──────── Source passage

According to the Institute of Directors (IoD), an organization that supports entrepreneurial activity and businesses in the UK, only 11 percent of firms have implemented contingency plans relating to the UK's departure from the EU.

​Nearly-two thirds are "looking" at developing them, but the results, which were published on July 20, the day before Brexit secretary David Davis reveals the outcomes of this week's negotiations in Brussels, claims there is ample opportunity for the government to persuade businesses that Britain's exit from the EU will be a "smooth" one. 

Stephen Martin, General Director of IoD, said that while some businesses are preparing for Brexit, most have not made any concrete plans, so there is still a "window of opportunity for the government to convince them to hold off triggering contingency plans."

"Bridging arrangements to any new free trade agreement, and a phased implementation of that agreement, are essential," Mr. Martin said in a recent interview.

────────────────
──────── Given records

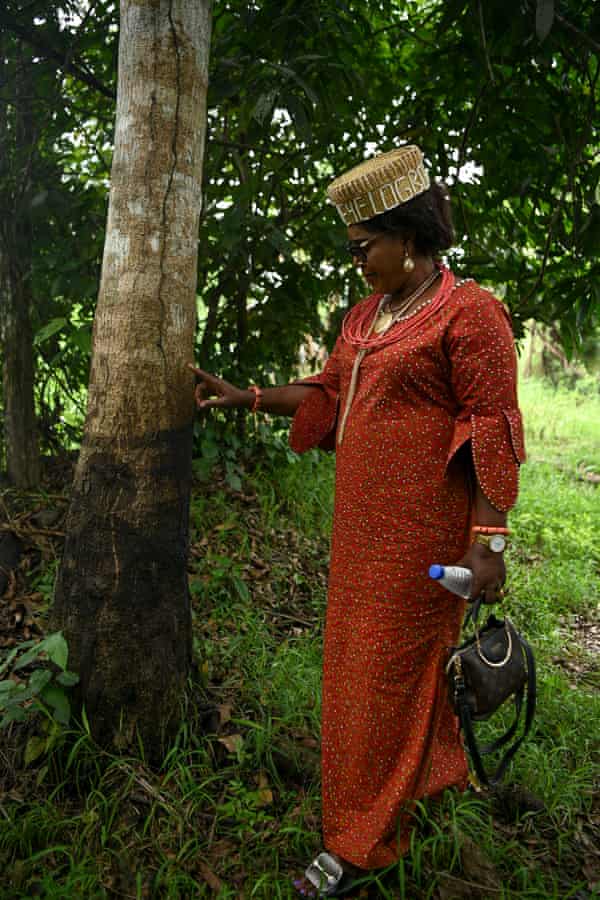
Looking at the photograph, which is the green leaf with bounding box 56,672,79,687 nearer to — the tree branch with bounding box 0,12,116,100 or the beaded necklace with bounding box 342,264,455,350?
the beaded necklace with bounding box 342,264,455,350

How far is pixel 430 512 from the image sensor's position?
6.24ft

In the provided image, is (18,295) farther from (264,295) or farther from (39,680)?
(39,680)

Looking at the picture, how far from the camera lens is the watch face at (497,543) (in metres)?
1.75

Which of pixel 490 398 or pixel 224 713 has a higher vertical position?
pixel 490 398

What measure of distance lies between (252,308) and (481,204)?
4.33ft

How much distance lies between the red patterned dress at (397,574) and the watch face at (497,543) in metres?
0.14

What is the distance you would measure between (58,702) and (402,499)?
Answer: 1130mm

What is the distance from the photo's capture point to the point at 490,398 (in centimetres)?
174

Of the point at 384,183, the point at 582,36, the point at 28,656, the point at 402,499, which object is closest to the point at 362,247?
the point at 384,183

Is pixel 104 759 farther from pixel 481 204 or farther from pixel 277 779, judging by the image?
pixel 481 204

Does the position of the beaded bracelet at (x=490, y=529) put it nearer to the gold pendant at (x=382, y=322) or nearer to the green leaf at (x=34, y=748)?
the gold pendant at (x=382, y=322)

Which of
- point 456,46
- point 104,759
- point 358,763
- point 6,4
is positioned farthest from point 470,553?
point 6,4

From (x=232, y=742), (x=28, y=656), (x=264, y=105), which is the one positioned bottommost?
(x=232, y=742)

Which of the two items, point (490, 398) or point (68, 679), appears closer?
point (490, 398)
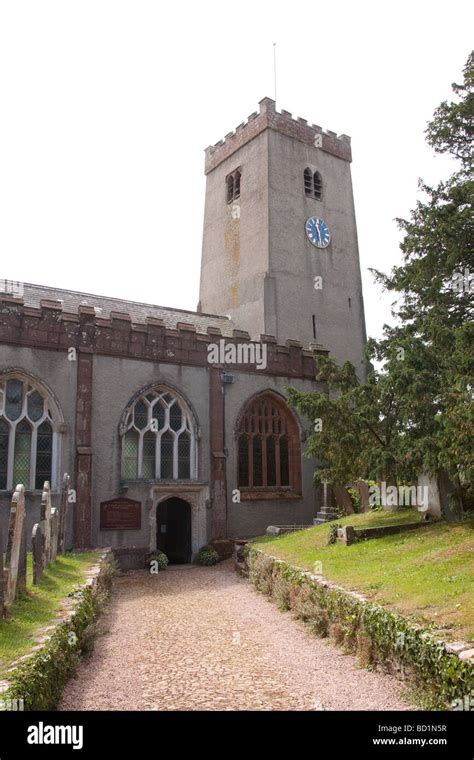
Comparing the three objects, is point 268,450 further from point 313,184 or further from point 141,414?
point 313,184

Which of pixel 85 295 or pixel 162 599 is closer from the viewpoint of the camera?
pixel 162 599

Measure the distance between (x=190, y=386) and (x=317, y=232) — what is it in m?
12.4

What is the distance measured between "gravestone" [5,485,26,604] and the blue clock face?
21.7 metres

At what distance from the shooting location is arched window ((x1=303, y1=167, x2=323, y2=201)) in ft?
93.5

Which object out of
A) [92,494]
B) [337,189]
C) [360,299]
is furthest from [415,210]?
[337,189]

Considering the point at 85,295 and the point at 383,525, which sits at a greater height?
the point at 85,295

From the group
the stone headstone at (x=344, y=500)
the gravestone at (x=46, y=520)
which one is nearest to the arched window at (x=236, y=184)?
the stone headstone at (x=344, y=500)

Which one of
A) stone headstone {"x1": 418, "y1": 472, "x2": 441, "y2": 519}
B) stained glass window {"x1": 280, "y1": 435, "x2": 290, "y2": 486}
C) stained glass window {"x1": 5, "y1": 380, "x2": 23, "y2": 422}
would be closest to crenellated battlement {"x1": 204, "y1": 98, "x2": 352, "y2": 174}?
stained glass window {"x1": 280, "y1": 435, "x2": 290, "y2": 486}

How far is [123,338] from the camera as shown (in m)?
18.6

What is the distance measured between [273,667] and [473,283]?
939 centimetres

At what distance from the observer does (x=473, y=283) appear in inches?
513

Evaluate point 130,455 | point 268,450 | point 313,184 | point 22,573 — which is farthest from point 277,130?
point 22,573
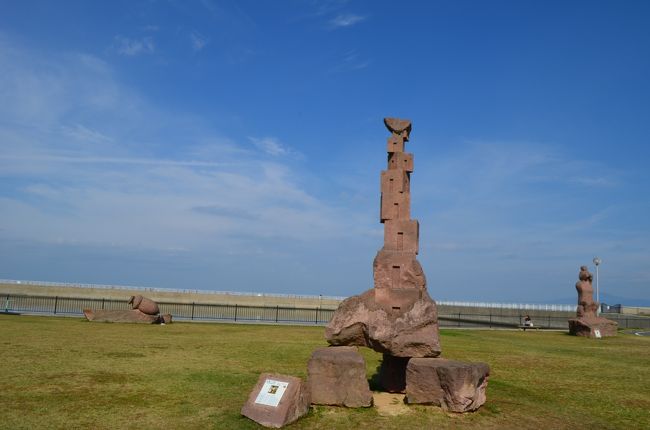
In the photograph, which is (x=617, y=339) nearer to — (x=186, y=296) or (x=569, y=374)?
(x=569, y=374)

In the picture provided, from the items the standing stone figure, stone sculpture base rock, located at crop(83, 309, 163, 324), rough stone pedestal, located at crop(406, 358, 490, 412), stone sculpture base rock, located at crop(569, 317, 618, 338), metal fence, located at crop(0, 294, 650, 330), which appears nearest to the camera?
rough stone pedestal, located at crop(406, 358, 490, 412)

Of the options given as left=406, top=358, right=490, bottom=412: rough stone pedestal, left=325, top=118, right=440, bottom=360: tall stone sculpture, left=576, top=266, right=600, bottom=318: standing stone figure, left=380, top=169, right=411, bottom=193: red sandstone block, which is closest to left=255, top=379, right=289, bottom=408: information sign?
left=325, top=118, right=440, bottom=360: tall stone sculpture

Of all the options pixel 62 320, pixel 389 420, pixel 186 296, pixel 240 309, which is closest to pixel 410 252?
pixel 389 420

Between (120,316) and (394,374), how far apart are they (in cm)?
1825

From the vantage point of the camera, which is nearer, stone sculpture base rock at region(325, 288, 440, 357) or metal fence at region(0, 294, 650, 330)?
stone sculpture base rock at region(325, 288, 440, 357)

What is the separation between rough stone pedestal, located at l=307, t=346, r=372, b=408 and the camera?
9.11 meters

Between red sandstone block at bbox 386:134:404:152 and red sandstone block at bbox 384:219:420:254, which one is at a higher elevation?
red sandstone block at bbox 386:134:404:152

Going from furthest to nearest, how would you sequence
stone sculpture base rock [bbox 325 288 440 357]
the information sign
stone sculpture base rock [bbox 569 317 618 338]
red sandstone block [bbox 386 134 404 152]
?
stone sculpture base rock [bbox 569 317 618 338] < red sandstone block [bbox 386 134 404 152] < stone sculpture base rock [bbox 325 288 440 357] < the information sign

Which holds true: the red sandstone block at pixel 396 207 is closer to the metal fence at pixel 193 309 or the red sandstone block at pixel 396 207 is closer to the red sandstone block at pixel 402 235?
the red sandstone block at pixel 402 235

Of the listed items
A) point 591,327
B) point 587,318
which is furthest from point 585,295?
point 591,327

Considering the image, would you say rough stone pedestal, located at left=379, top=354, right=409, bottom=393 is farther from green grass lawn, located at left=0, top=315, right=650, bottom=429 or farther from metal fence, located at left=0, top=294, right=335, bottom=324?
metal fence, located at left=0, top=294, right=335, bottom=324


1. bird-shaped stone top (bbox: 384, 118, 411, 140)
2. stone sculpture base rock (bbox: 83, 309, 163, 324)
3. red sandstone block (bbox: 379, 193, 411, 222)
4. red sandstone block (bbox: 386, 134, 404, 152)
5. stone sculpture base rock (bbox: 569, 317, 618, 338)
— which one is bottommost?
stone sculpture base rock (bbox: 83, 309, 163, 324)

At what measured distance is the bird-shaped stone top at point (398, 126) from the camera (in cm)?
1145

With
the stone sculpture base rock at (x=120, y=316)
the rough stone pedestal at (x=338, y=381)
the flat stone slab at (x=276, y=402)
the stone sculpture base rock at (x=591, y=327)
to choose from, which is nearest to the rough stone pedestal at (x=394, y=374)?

────────────────

> _The problem_: Continue the article about the IoD survey on business Brexit contingency plans, picking up after its final sentence.

> _Answer below_:
This latest results from IoD follow warnings from the Financial Conduct Authority that City firms will kick off their Brexit contingency plans by the end of the year unless the government agrees a transitional deal with the EU.

The IoD are not the only organization to be concerned — think tank UK in a Changing EU, said a "chaotic Brexit," in which no deal was reached either because the deadline was passed or because talks had broken down, would have "widespread, damaging and pervasive" repercussions.

​However, Moody's claimed the probability of reaching no deal on Brexit was "substantial."

​The ratings agency also warned it could have "significant" economic disruption for the UK, including a possible recession and leap in inflation.